▶ [Instruction]: Copy out exactly the lines from the line containing "I have these" to the end of the listing.

▶ [Data to use]:
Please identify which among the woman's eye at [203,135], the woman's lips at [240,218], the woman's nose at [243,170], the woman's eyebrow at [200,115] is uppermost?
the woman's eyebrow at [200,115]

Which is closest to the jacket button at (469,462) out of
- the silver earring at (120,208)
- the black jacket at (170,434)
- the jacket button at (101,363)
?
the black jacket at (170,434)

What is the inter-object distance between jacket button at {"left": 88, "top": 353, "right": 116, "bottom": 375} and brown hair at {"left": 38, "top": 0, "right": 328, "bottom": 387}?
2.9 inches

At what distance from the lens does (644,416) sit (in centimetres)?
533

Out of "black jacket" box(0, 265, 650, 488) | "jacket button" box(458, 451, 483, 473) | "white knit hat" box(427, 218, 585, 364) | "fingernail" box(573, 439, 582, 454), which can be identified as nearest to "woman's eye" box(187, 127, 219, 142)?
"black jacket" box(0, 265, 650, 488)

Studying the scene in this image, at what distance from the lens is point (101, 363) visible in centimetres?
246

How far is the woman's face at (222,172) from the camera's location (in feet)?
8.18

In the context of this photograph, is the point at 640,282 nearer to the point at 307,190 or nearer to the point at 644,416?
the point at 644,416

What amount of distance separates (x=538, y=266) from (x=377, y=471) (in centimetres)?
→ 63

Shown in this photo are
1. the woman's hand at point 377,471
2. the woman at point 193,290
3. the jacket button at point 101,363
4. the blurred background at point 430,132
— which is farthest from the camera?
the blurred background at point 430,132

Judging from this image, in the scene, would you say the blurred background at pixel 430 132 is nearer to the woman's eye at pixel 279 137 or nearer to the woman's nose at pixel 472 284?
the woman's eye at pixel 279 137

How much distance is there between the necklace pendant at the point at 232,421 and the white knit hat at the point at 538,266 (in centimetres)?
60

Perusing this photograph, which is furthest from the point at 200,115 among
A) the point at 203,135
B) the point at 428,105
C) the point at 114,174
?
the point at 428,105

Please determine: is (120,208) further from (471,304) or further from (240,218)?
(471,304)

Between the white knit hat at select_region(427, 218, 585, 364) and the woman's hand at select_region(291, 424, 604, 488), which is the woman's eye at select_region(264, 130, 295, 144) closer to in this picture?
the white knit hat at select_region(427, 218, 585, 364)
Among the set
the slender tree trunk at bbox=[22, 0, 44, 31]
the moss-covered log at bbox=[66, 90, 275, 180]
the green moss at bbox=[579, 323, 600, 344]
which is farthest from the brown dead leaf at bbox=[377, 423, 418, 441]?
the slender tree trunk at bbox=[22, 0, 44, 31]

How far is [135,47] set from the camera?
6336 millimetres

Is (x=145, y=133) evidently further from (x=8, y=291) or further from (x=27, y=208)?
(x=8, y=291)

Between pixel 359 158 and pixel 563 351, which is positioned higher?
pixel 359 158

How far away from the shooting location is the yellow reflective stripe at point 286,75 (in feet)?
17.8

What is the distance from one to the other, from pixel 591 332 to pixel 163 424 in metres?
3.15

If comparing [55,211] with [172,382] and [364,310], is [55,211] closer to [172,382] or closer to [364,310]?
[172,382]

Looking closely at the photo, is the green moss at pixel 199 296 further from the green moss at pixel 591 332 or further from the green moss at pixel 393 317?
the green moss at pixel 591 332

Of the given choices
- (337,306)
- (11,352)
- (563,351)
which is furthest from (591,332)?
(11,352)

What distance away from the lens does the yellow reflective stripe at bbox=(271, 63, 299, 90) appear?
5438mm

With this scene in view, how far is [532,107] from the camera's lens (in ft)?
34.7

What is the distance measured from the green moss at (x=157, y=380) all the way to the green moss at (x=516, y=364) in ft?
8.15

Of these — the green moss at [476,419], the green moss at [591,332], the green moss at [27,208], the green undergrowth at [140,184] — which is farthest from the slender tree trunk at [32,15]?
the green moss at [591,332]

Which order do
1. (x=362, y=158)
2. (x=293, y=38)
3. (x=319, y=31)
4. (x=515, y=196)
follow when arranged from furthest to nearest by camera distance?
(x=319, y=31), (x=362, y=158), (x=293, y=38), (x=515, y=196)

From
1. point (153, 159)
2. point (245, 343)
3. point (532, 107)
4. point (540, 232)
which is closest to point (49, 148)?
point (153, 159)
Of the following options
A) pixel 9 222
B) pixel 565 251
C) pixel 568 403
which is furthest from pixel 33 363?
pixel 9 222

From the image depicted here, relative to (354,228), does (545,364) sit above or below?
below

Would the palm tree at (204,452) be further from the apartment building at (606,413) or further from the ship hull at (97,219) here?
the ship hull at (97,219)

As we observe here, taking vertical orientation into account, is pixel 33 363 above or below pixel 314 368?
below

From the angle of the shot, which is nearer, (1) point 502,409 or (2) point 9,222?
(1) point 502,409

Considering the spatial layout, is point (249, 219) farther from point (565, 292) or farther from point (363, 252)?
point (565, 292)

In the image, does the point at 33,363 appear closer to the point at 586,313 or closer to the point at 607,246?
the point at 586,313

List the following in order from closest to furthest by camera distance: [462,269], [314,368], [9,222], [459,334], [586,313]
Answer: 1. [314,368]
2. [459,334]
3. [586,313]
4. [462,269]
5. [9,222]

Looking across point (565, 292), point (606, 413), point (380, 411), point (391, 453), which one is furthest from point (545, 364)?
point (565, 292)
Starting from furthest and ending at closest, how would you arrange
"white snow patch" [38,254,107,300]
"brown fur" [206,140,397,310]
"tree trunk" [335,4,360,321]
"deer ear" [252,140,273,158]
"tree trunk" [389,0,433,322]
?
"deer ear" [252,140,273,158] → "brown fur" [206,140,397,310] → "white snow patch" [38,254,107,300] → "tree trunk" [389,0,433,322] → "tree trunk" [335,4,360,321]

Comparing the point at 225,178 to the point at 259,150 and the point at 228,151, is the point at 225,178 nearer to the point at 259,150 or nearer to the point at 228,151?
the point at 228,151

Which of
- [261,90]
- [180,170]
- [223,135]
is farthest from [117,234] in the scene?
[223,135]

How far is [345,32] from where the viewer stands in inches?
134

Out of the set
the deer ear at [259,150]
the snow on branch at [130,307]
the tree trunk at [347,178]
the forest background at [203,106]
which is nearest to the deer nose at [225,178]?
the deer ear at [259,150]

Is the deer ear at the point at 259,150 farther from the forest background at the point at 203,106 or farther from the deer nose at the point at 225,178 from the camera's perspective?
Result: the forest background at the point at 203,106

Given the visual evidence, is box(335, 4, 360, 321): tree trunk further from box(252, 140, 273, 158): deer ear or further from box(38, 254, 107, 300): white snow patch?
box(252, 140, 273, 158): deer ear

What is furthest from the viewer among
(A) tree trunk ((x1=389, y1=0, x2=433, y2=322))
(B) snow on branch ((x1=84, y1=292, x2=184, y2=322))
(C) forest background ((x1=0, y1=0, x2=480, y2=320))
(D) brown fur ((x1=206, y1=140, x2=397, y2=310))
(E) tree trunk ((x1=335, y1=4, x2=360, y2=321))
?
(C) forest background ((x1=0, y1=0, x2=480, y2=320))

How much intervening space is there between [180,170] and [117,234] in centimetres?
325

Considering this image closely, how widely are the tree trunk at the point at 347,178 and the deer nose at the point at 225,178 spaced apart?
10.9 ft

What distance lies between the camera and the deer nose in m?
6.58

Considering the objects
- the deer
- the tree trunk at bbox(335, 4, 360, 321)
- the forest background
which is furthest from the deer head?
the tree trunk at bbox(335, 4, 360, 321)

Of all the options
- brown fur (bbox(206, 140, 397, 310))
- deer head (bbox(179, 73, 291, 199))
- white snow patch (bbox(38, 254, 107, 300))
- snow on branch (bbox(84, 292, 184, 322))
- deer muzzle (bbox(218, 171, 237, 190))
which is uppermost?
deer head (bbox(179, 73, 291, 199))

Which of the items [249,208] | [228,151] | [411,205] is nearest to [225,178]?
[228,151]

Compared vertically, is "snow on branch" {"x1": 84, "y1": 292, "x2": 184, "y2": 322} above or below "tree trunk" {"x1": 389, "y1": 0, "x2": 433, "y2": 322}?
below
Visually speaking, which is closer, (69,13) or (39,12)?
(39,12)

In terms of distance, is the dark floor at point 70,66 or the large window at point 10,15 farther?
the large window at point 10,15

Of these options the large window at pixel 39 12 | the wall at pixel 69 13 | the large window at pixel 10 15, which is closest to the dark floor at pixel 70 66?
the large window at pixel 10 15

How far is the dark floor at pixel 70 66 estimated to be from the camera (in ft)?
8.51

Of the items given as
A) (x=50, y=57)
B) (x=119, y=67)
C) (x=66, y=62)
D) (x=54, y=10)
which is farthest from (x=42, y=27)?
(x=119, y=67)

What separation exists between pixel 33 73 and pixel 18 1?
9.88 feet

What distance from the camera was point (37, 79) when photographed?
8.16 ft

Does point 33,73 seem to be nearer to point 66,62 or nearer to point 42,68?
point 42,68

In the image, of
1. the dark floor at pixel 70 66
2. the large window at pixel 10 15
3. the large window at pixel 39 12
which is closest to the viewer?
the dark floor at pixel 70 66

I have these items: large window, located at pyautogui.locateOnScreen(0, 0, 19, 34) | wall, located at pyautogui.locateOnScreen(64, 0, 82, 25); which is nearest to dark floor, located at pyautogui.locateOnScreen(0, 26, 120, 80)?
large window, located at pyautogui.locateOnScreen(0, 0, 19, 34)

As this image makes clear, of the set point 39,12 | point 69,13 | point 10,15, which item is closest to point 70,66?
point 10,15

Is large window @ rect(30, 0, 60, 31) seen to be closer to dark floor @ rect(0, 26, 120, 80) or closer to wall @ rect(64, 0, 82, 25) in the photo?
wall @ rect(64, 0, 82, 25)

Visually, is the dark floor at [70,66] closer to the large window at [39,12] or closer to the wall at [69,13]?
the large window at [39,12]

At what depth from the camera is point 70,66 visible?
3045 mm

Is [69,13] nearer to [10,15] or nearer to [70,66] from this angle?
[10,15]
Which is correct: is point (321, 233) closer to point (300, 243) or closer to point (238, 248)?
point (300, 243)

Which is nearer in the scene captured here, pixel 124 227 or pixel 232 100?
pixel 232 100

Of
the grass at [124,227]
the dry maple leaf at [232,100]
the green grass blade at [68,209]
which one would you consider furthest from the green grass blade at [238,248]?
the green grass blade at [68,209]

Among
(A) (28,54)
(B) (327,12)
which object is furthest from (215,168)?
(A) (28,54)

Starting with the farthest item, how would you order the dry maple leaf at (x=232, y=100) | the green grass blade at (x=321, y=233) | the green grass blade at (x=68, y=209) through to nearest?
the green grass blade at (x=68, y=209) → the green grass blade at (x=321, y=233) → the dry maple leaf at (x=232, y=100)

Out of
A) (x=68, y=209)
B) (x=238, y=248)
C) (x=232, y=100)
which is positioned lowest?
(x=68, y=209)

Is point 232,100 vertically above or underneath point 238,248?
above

▶ [Exercise response]:
I have these items: large window, located at pyautogui.locateOnScreen(0, 0, 19, 34) | wall, located at pyautogui.locateOnScreen(64, 0, 82, 25); which is nearest to dark floor, located at pyautogui.locateOnScreen(0, 26, 120, 80)?
large window, located at pyautogui.locateOnScreen(0, 0, 19, 34)

As this image makes clear, of the set point 39,12 | point 69,13 | point 10,15, which item is closest to point 70,66?
point 10,15

Is large window @ rect(30, 0, 60, 31) seen to be closer to dark floor @ rect(0, 26, 120, 80) or closer to wall @ rect(64, 0, 82, 25) in the photo?
wall @ rect(64, 0, 82, 25)

Visually, is the dark floor at [70,66] closer to the large window at [39,12] or closer to the wall at [69,13]?
the large window at [39,12]

At what depth from the camera is point 70,66 visible?
3045 mm

Is [69,13] nearer to [10,15] or nearer to [70,66] from this angle?
[10,15]
Which is correct: is point (321, 233) closer to point (300, 243) or closer to point (238, 248)?
point (300, 243)

Which is nearer in the scene captured here, pixel 124 227 or pixel 232 100?
pixel 232 100

Of
the grass at [124,227]
the dry maple leaf at [232,100]
the green grass blade at [68,209]
which one would you consider furthest from the green grass blade at [238,248]?
the green grass blade at [68,209]

Among
(A) (28,54)
(B) (327,12)
which object is furthest from (215,168)?
(A) (28,54)

Starting with the farthest item, how would you order the dry maple leaf at (x=232, y=100) | the green grass blade at (x=321, y=233) | the green grass blade at (x=68, y=209) through to nearest?
the green grass blade at (x=68, y=209) → the green grass blade at (x=321, y=233) → the dry maple leaf at (x=232, y=100)

Out of
A) (x=68, y=209)
B) (x=238, y=248)
C) (x=232, y=100)
which is positioned lowest?
(x=68, y=209)

Is point 232,100 vertically above or underneath point 238,248?
above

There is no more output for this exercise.